## Problem
Convert every line of the listing below into a JSON array of strings, one string per line, skipping blank lines.

═════ Provided material ═════

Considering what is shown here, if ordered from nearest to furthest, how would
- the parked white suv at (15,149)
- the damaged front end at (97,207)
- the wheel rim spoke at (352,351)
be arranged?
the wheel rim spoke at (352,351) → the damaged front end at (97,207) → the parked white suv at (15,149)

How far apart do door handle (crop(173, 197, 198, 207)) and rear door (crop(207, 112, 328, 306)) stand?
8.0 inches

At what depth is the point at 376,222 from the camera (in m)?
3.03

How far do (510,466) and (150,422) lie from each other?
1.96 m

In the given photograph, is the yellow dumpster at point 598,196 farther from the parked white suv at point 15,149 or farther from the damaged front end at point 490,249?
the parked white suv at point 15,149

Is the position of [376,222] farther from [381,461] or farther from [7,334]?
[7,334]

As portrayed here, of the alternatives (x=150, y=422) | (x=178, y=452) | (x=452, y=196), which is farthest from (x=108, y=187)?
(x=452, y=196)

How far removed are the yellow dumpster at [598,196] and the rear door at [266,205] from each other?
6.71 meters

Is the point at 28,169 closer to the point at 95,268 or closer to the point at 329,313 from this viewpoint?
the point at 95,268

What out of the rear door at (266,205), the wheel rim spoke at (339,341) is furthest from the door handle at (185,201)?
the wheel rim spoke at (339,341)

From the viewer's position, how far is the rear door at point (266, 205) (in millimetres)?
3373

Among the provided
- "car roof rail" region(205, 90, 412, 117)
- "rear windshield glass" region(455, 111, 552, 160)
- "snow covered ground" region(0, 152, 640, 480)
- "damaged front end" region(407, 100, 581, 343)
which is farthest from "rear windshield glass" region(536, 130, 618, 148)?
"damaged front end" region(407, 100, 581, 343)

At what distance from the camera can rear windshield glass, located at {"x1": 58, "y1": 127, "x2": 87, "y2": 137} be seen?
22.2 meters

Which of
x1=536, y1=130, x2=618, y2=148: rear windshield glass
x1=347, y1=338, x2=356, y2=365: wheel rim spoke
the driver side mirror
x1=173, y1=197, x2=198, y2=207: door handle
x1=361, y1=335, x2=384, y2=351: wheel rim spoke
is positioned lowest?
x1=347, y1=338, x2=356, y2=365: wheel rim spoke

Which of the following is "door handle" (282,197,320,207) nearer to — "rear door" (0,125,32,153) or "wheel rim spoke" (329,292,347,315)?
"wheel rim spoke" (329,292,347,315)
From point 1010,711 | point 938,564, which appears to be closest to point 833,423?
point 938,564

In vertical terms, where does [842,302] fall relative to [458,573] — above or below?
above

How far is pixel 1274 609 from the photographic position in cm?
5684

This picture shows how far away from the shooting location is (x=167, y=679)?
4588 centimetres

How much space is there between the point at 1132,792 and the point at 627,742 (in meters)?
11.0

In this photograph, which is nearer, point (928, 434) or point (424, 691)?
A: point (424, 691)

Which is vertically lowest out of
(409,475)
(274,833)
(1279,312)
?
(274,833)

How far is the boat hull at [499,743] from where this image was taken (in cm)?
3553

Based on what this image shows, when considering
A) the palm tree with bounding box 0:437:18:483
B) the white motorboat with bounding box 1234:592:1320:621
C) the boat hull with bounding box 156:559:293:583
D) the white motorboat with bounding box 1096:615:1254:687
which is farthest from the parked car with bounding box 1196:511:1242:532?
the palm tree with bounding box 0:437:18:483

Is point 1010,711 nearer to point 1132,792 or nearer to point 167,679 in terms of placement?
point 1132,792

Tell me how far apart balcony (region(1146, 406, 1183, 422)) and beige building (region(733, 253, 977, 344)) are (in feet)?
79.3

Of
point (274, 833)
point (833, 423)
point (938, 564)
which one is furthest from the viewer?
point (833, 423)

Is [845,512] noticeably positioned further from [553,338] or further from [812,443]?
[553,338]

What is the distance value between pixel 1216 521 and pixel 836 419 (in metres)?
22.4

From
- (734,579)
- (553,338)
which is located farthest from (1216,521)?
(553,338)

═════

## Written response
[
  "Considering what is shown here, if ordered from nearest to furthest, how would",
  "- the parked white suv at (15,149)",
  "- the damaged front end at (97,207)",
  "- the wheel rim spoke at (352,351)",
  "be arranged?",
  "the wheel rim spoke at (352,351) → the damaged front end at (97,207) → the parked white suv at (15,149)",
  "How far apart do door handle (crop(173, 197, 198, 207)) and rear door (crop(207, 112, 328, 306)) stand?",
  "8.0 inches",
  "At what depth is the point at 376,222 from the camera (in m)?",
  "3.03",
  "How far do (510,466) and (150,422) lie from each other?",
  "1.96 m",
  "In the given photograph, is the yellow dumpster at point 598,196 farther from the parked white suv at point 15,149 or farther from the damaged front end at point 490,249?",
  "the parked white suv at point 15,149",
  "Is the position of [376,222] farther from [381,461] or farther from [7,334]?",
  "[7,334]",
  "As portrayed here, of the alternatives (x=150, y=422) | (x=178, y=452) | (x=452, y=196), which is farthest from (x=108, y=187)?",
  "(x=452, y=196)",
  "How far removed are the yellow dumpster at [598,196] and the rear door at [266,205] from each other?",
  "6.71 meters",
  "Is the point at 28,169 closer to the point at 95,268 or closer to the point at 329,313 from this viewpoint?",
  "the point at 95,268",
  "What out of the rear door at (266,205), the wheel rim spoke at (339,341) is furthest from the door handle at (185,201)?",
  "the wheel rim spoke at (339,341)",
  "From the viewer's position, how far is the rear door at point (266, 205) (in millimetres)?",
  "3373",
  "Among the provided",
  "- \"car roof rail\" region(205, 90, 412, 117)",
  "- \"rear windshield glass\" region(455, 111, 552, 160)",
  "- \"snow covered ground\" region(0, 152, 640, 480)",
  "- \"damaged front end\" region(407, 100, 581, 343)",
  "which is farthest from \"rear windshield glass\" region(536, 130, 618, 148)?",
  "\"damaged front end\" region(407, 100, 581, 343)",
  "At what distance from the camera can rear windshield glass, located at {\"x1\": 58, \"y1\": 127, \"x2\": 87, \"y2\": 137} be seen?",
  "22.2 meters",
  "Which of",
  "x1=536, y1=130, x2=618, y2=148: rear windshield glass",
  "x1=347, y1=338, x2=356, y2=365: wheel rim spoke",
  "the driver side mirror",
  "x1=173, y1=197, x2=198, y2=207: door handle",
  "x1=361, y1=335, x2=384, y2=351: wheel rim spoke",
  "is positioned lowest?",
  "x1=347, y1=338, x2=356, y2=365: wheel rim spoke",
  "Which of the following is \"door handle\" (282,197,320,207) nearer to — \"rear door\" (0,125,32,153) or \"wheel rim spoke\" (329,292,347,315)?",
  "\"wheel rim spoke\" (329,292,347,315)",
  "From point 1010,711 | point 938,564, which appears to be closest to point 833,423?",
  "point 938,564",
  "In vertical terms, where does [842,302] fall relative to [458,573] — above or below?",
  "above",
  "How far is pixel 1274 609 from the photographic position in cm?",
  "5684",
  "This picture shows how far away from the shooting location is (x=167, y=679)?",
  "4588 centimetres",
  "How much space is there between the point at 1132,792 and the point at 627,742 (in meters)?",
  "11.0",
  "In this photograph, which is nearer, point (928, 434) or point (424, 691)?",
  "A: point (424, 691)",
  "Which is vertically lowest out of",
  "(409,475)",
  "(274,833)",
  "(1279,312)",
  "?",
  "(274,833)",
  "How far is the boat hull at [499,743] from where this image was taken (in cm)?",
  "3553",
  "Based on what this image shows, when considering",
  "A) the palm tree with bounding box 0:437:18:483",
  "B) the white motorboat with bounding box 1234:592:1320:621",
  "C) the boat hull with bounding box 156:559:293:583",
  "D) the white motorboat with bounding box 1096:615:1254:687",
  "which is farthest from the parked car with bounding box 1196:511:1242:532?",
  "the palm tree with bounding box 0:437:18:483",
  "Is point 1010,711 nearer to point 1132,792 or nearer to point 167,679 in terms of placement?",
  "point 1132,792",
  "Tell me how far apart balcony (region(1146, 406, 1183, 422)) and beige building (region(733, 253, 977, 344)) are (in feet)?",
  "79.3",
  "Of",
  "point (274, 833)",
  "point (833, 423)",
  "point (938, 564)",
  "which one is furthest from the viewer?",
  "point (833, 423)",
  "Is [845,512] noticeably positioned further from [553,338] or further from [812,443]?",
  "[553,338]",
  "What is the distance value between pixel 1216 521 and pixel 836 419 (in metres)?",
  "22.4",
  "From",
  "- (734,579)",
  "- (553,338)",
  "which is located farthest from (1216,521)?",
  "(553,338)"
]